▶ **Extrait fourni**:
┄┄┄┄┄┄┄┄┄┄┄┄┄┄┄┄┄┄┄┄

Le Brésil et la Colombie, premières victimes du fléau de l’exploitation de la forêt amazonienne 

 

Entre janvier et juin 2022, des images satellites de l’Institut national de recherches spatiales INPE ont fait état de 3.988 km² de forêt amazonienne déforestés. La forêt amazonienne, la plus grande forêt pluviale du monde, représente un impact important pour la biodiversité mondiale, ainsi que sur l’atténuation du changement climatique. À cette époque, Jair Bolsonaro est au pouvoir : le dirigeant d’extrême droite est très critiqué pour sa gestion de l’Amazonie. 

 

Le retour de Luiz Inácio Lula da Silva, en 2023, relance la lutte contre l’exploitation de la forêt amazonienne, l’un des principaux objectifs de son gouvernement. Le 2 janvier 2024, l’actuel président brésilien a notamment reconnu de nouveaux territoires autochtones et annulé de nombreuses mesures anti-environnementales, telles que l’exploitation minière sur les terres autochtones et les zones protégées : « Lorsque l’on parle de déforestation, on oublie souvent les droits sociaux engendrés, explique Eric Monval, chargé de campagne des forêts Greenpeace. Il est important de rappeler que des centaines de millions de personnes dépendent de ces forêts au quotidien, et participent à leur préservation. ». En 2023, le biome amazonien connaît cependant une importante réduction de 39 %.

┄┄┄┄┄┄┄┄┄┄┄┄┄┄┄┄┄┄┄┄

▶ **Consigne**: Indiquez la superficie de forêt amazonienne déforestée entre janvier et juin 2022 selon les images satellites de l'INPE mentionnées dans l'extrait sur la déforestation de l'Amazonie.

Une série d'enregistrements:
┄┄┄┄┄┄┄┄┄┄┄┄┄┄┄┄┄┄┄┄

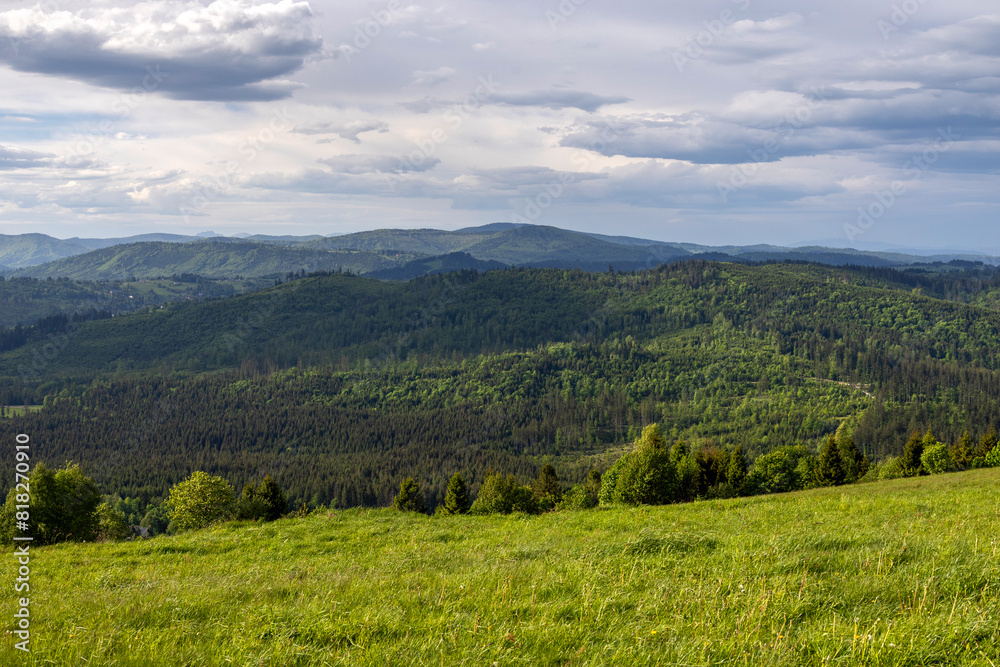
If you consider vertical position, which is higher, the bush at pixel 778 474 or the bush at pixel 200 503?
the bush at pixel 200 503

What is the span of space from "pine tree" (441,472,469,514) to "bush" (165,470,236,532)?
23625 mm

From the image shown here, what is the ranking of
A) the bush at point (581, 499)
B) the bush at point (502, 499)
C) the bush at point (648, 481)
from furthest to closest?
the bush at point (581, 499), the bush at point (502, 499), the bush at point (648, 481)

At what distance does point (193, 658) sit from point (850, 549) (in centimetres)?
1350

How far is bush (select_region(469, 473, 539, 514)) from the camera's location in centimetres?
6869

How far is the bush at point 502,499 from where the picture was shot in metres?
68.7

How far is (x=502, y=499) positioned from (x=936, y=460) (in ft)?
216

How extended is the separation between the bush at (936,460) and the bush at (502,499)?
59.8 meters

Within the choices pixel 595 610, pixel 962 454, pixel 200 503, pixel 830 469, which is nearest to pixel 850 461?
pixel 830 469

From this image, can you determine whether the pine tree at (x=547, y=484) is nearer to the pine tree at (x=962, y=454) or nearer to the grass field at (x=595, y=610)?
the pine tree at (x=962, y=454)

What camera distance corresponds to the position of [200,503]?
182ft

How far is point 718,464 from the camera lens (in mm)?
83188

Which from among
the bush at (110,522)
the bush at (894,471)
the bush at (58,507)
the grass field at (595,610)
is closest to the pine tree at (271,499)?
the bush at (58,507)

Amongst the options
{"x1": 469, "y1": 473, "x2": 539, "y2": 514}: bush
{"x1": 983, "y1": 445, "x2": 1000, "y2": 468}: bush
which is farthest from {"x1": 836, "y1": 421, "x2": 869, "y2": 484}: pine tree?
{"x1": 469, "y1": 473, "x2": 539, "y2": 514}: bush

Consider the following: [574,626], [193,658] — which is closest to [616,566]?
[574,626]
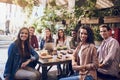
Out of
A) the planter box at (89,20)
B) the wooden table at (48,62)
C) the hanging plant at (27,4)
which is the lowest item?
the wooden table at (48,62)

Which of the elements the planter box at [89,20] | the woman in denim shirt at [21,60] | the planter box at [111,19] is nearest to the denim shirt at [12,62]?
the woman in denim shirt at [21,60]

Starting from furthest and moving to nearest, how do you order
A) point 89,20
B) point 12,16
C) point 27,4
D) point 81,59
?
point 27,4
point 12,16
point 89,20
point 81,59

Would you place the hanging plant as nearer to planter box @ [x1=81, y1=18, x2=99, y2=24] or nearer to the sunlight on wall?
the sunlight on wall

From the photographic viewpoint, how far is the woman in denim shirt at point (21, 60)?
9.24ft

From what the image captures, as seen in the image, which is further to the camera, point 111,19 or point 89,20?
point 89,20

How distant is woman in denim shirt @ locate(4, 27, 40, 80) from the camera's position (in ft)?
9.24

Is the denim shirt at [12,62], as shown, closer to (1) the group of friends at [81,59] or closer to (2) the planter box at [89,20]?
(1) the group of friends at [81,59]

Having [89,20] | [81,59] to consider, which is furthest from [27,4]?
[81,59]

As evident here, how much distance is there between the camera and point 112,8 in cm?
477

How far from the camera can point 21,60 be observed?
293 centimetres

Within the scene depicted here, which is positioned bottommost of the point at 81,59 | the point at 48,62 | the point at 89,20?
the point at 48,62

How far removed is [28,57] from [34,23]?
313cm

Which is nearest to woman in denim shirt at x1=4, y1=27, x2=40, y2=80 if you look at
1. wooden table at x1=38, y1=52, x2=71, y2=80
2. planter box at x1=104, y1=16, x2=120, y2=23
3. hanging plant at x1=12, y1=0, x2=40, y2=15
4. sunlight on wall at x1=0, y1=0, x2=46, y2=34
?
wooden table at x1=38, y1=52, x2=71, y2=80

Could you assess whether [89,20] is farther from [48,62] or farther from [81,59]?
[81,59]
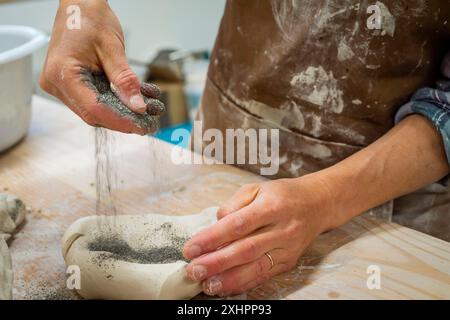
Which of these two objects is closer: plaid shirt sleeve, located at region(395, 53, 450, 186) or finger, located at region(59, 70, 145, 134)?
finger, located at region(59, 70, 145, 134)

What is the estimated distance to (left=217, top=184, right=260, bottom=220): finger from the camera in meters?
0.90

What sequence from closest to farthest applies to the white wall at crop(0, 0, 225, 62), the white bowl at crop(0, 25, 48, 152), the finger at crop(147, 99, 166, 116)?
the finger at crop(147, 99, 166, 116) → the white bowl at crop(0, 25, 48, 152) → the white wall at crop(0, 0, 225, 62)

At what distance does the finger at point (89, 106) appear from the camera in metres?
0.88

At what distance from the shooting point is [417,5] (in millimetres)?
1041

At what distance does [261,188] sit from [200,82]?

┄┄┄┄┄┄┄┄┄┄┄┄┄┄┄┄┄┄┄┄

▶ **Réponse**: 3.988 km² de forêt amazonienne ont été déforestés.